When the train picked up full steam, I forgot about whether the hoboes were outlaws and whether I would get sent to prison if the train detectives caught me. I even forgot about how much I was going to miss Daddy Hoyt and Granny and Ruby Poole and the rest. Instead I just concentrated on the landscape whizzing by. I hope Sweet Fern is happy, I thought. I hope they realize this is all her doing.
I held tight to the door and to my hatbox and sat cross-legged beside Johnny Clay, watching the trees and hills whir past. I closed my eyes and enjoyed the feel of rushing air on my face, and then opened them again so I wouldn’t miss anything.
 
“Let’s just keep going,” I said. “Let’s go as far as we can.”

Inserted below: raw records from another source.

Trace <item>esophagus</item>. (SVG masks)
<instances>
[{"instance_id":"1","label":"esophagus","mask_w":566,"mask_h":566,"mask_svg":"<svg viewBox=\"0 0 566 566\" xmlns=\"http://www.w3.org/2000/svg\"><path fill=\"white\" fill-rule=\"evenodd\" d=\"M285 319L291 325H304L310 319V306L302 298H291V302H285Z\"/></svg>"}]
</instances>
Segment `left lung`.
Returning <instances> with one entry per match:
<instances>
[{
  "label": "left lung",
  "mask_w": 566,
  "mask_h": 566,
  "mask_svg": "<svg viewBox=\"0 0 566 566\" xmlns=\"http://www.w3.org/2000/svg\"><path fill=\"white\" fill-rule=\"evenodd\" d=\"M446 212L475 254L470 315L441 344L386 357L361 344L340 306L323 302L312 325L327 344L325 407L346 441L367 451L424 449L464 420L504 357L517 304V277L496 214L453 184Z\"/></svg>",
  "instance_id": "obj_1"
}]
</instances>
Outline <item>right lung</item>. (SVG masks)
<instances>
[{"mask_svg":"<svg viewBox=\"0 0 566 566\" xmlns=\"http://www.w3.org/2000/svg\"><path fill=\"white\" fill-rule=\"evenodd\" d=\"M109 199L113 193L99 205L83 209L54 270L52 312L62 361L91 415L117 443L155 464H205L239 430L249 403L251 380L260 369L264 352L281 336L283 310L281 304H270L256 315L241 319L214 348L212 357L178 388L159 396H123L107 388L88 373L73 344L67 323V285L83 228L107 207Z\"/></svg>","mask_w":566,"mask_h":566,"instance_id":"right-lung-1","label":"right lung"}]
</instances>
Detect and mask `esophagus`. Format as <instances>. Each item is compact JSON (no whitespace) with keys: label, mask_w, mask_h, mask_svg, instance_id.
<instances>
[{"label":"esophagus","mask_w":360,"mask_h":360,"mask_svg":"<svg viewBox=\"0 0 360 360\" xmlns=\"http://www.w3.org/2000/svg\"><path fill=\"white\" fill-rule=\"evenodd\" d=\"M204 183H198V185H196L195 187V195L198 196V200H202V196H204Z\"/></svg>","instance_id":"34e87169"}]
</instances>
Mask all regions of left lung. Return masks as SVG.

We got off seven or eight miles later in the next town over, a place called Civility, which looked a lot like Hamlet’s Mill, only much bigger. It was the biggest city I’d ever seen. There were two diners, two cafés, a bank, a beauty shop, a grocery, a hardware store, three department stores, a doctor’s office, a law office, a soda shop, a flower shop, a drugstore, a courthouse, three churches, and a movie theater.
Johnny Clay and I went to the theater and read the marquee:
Top Hat
starring Fred Astaire and Ginger Rogers. Johnny Clay emptied his pockets and found enough for two tickets, and as I lowered myself into the seat I thought: This is my new life. Picture shows every day and not a soul to tell me no.
After it was over, we stumbled out into the daylight, singing songs from the film. When we couldn’t remember the words, we made them up. I danced along the street like Ginger Rogers. I swung my hatbox back and forth by its string and thought how happy I was that I would never have to see Sweet Fern again or have to listen to her ordering me around or telling me what I could and couldn’t do. I thought how nice it was to be free from Sweet Fern and to have the whole world opened up to me so that anything was possible.
“Okay,” Johnny Clay said as we walked. “Since we’re starting a new life, I say we make some new rules.”
“Rules? You have lost your mind. Why do you think we ran away?”
“But these are good ones. Like, we eat ice cream before dinner.”
I thought for a moment. “And we don’t wash our hands.”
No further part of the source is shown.